Your instructions
Your output should consist of the lines from the first line of the records below through the one with "Foto de JOÃO VITOR DA SILVA MOREIRA", exactly, minus the pictures.

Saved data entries
****************************************

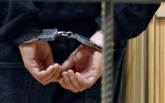 Житель Калининграда задержан после призывов к экстремистской деятельности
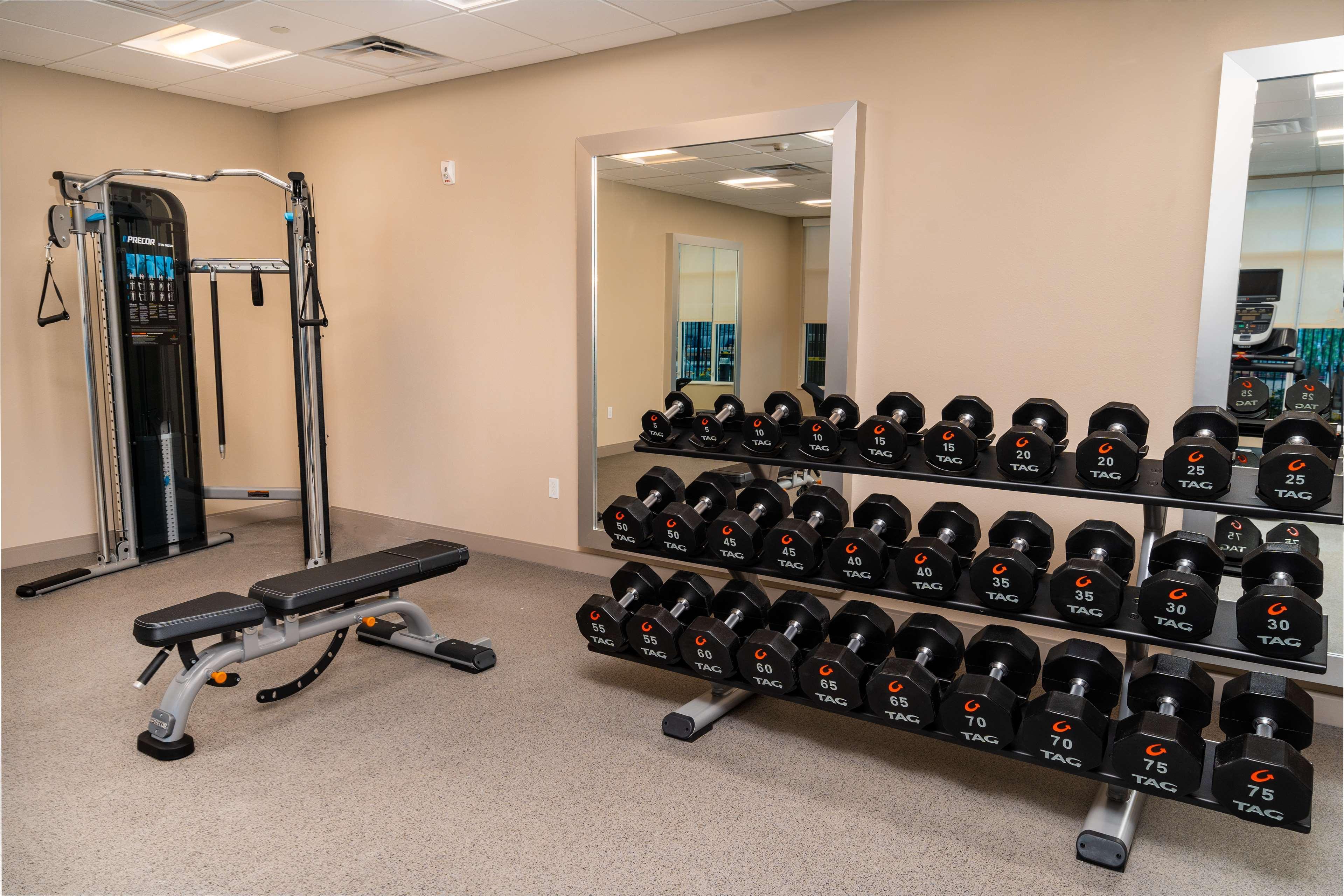 Homewood Suites By Hilton Rancho Cordova, Ca Экстерьер фото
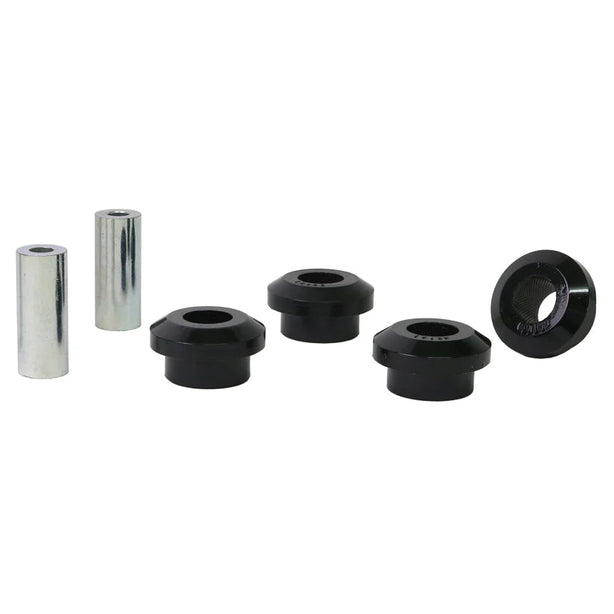 Whiteline Rear Control Arm Lower Inner Front Bushing Honda S2000 AP1/2 99-09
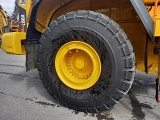 фронтальный погрузчик VOLVO L150H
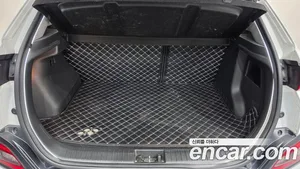 Hyundai Kona, 2020 — миниатюра 24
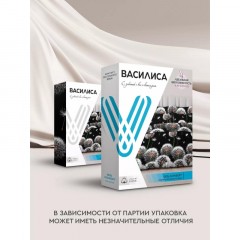 Постельное белье Евро Бязь наб (нав. 70х70-2шт) 3412/1 Постельное белье Евро Бязь наб (нав. 70х70-2шт) 3412/1 - фото 2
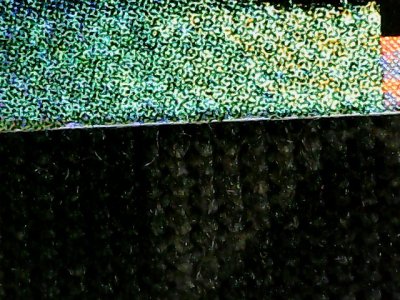 SN35168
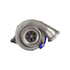 Garrett 714788-5003S Turbocharger Turbocharger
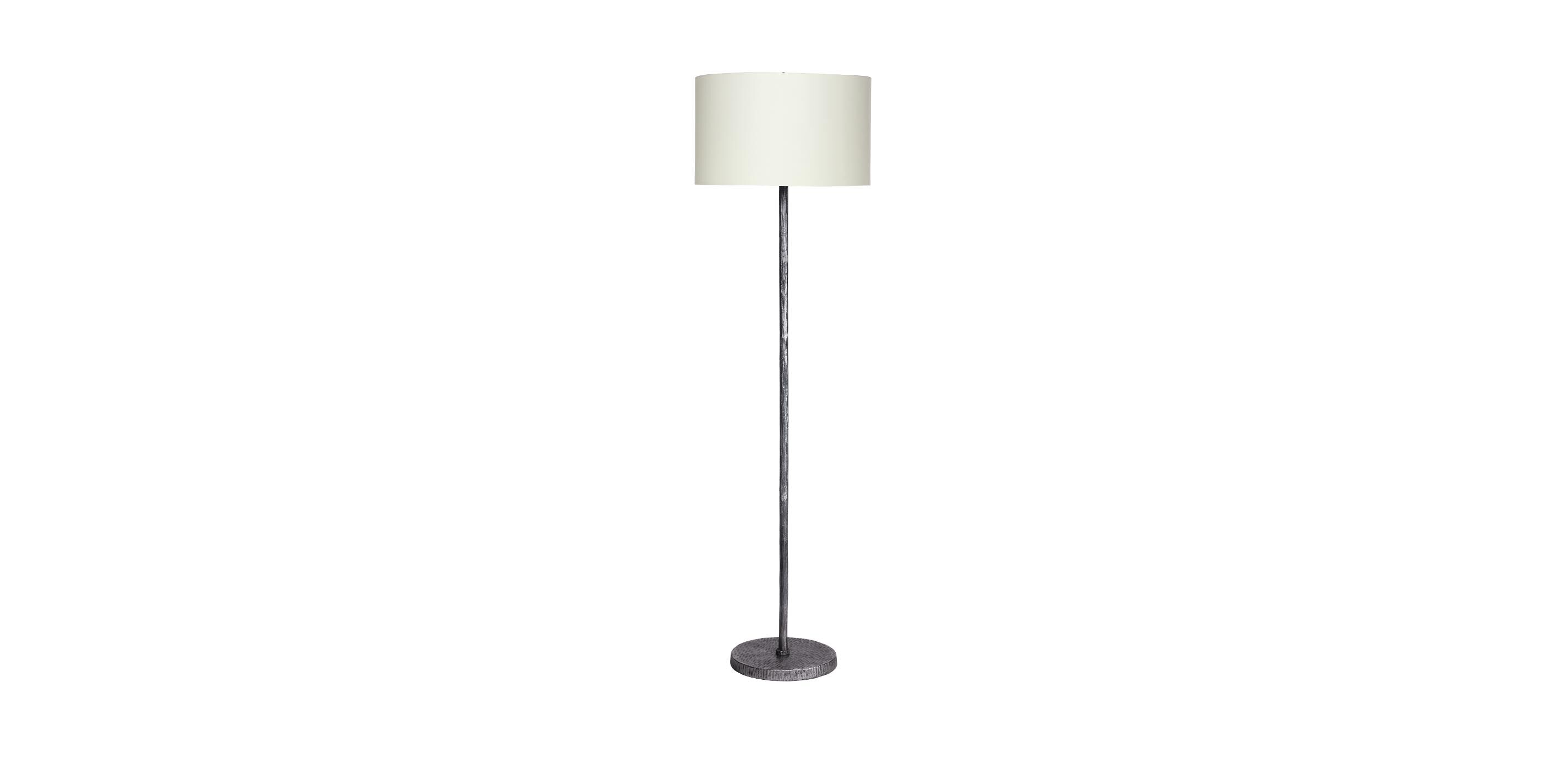 Caspius Floor Lamp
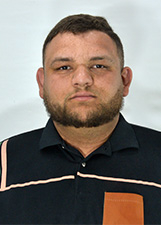 Foto de JOÃO VITOR DA SILVA MOREIRA
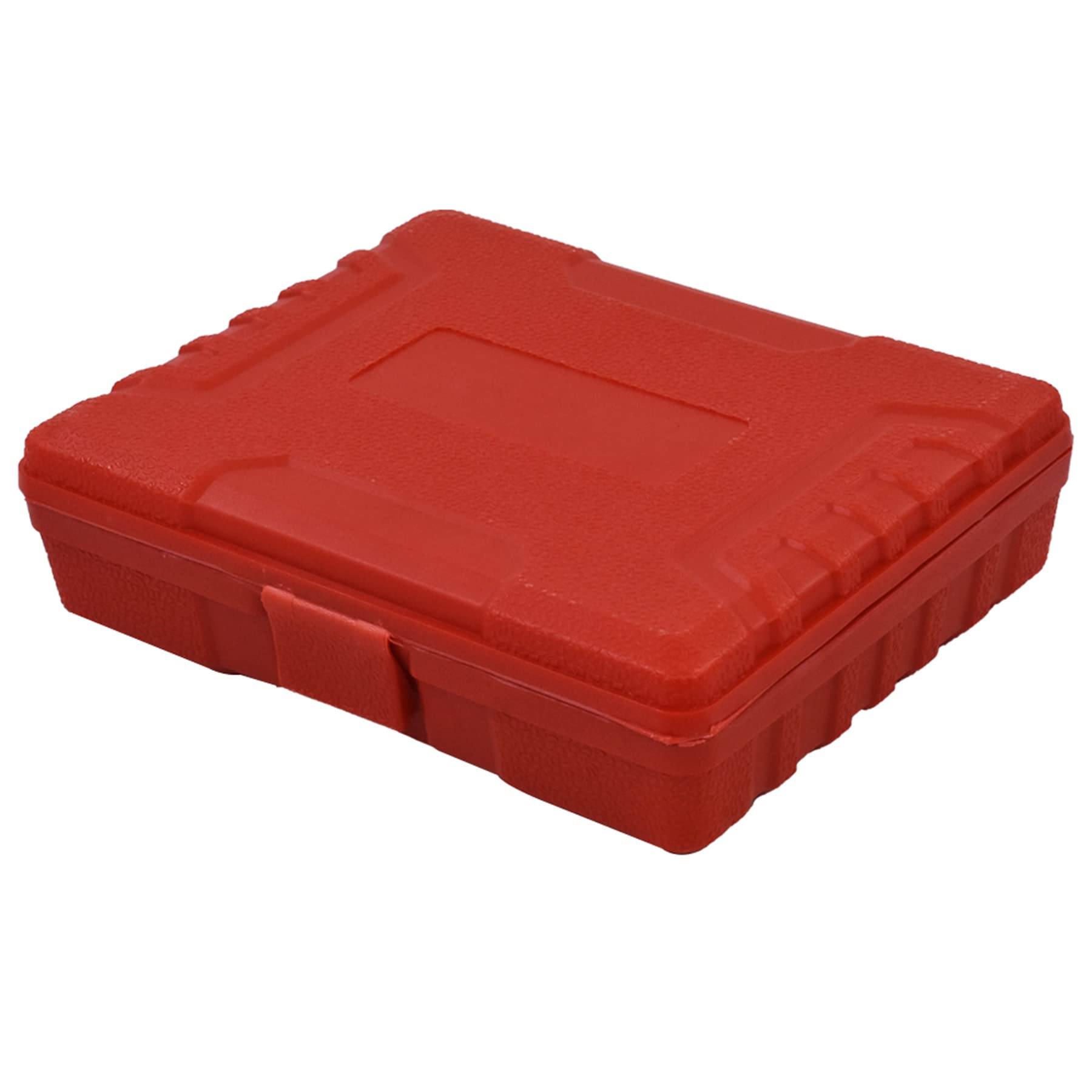 Marddpair - Juego de 10 pares de 1/8 x 6 de acero de precisión paralelo fino para trabajos de fresado y otros proyectos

****************************************

Written reply
 Житель Калининграда задержан после призывов к экстремистской деятельности
 Homewood Suites By Hilton Rancho Cordova, Ca Экстерьер фото
 Whiteline Rear Control Arm Lower Inner Front Bushing Honda S2000 AP1/2 99-09
 фронтальный погрузчик VOLVO L150H
 Hyundai Kona, 2020 — миниатюра 24
 Постельное белье Евро Бязь наб (нав. 70х70-2шт) 3412/1 Постельное белье Евро Бязь наб (нав. 70х70-2шт) 3412/1 - фото 2
 SN35168
 Garrett 714788-5003S Turbocharger Turbocharger
 Caspius Floor Lamp
 Foto de JOÃO VITOR DA SILVA MOREIRA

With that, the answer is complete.